A. A. Allégations des organisations plaignantes

A. A. Allégations des organisations plaignantes
  1. 52. Cette affaire a trait aux allégations selon lesquelles, dans le cadre d'une vague de répression et de persécution contre les organisations syndicales, deux dirigeants du mouvement syndical autonome du Nicaragua (MOSAN), organisation affiliée à la CMT, auraient été arrêtés et incarcérés, et à d'autres allégations selon lesquelles le ministère du Travail serait intervenu avec partialité dans un conflit opposant les travailleurs et l'entreprise "El Porvenir", où les ouvriers auraient été soumis à une dure répression militaire.

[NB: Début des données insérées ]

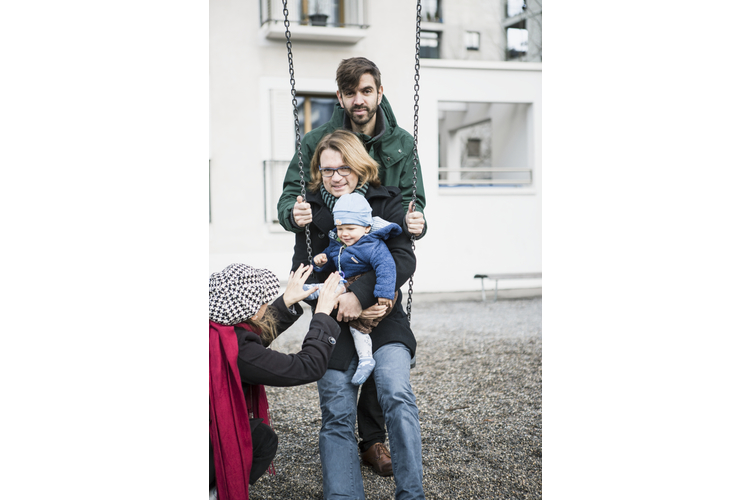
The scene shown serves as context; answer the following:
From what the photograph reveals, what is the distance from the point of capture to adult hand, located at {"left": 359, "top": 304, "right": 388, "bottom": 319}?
2131 millimetres

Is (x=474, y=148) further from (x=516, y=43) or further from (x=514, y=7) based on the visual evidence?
(x=516, y=43)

    • Allégations relatives aux mesures prises à l'encontre de deux dirigeants syndicaux
  2. 53. A sa session de mai 1971, le comité avait recommandé au Conseil d'administration de demander au gouvernement des informations complémentaires sur sa déclaration selon laquelle les mesures prises contre les deux dirigeants du MOSAN étaient motivées par le fait que ces derniers avaient été surpris à poser des affiches subversives.
  3. 54. Dans sa communication du 10 février 1972, le gouvernement n'apportait aucune information complémentaire et se bornait à reproduire des éléments de réponse déjà examinés par le comité lors de sa session de mai 1971. Dans une communication en date du 4 mai 1972, le gouvernement déclarait qu'à son avis, déterminer si le contenu des affiches était ou non subversif était une question relevant de la souveraineté interne de l'Etat du Nicaragua. Dans une communication du 20 mai 1972, le gouvernement réaffirmait ce point de vue. Aucune de ces communications ne donnait les précisions qu'avait demandées le comité sur le contenu des affiches incriminées.
  4. 55. Lors de sa session de novembre 1972, le comité a cru utile de rappeler que, selon les termes de l'article 8 de la convention (no 87) sur la liberté syndicale et la protection du droit syndical, 1948, ratifiée par le Nicaragua, la législation nationale ne devrait porter atteinte ni être appliquée de manière à porter atteinte aux droits syndicaux. Le comité faisait remarquer que l'absence de réponse précise de la part du gouvernement risquait de laisser planer un doute à propos du respect de cette disposition par le gouvernement. Le comité rappelait aussi que, dans le cadre de la procédure établie pour la protection de la liberté syndicale, la question de savoir si le motif d'une condamnation prononcée relevait d'un délit ou de l'exercice des droits syndicaux n'est pas de celles qui peuvent être tranchées unilatéralement par le gouvernement intéressé, mais que c'est au comité qu'il appartient de se prononcer sur ce point, après examen de toutes les informations disponibles. Dans ces conditions, le comité avait recommandé au Conseil d'administration de prier une fois de plus le gouvernement de lui fournir, le plus rapidement possible, des informations à propos du contenu des affiches incriminées.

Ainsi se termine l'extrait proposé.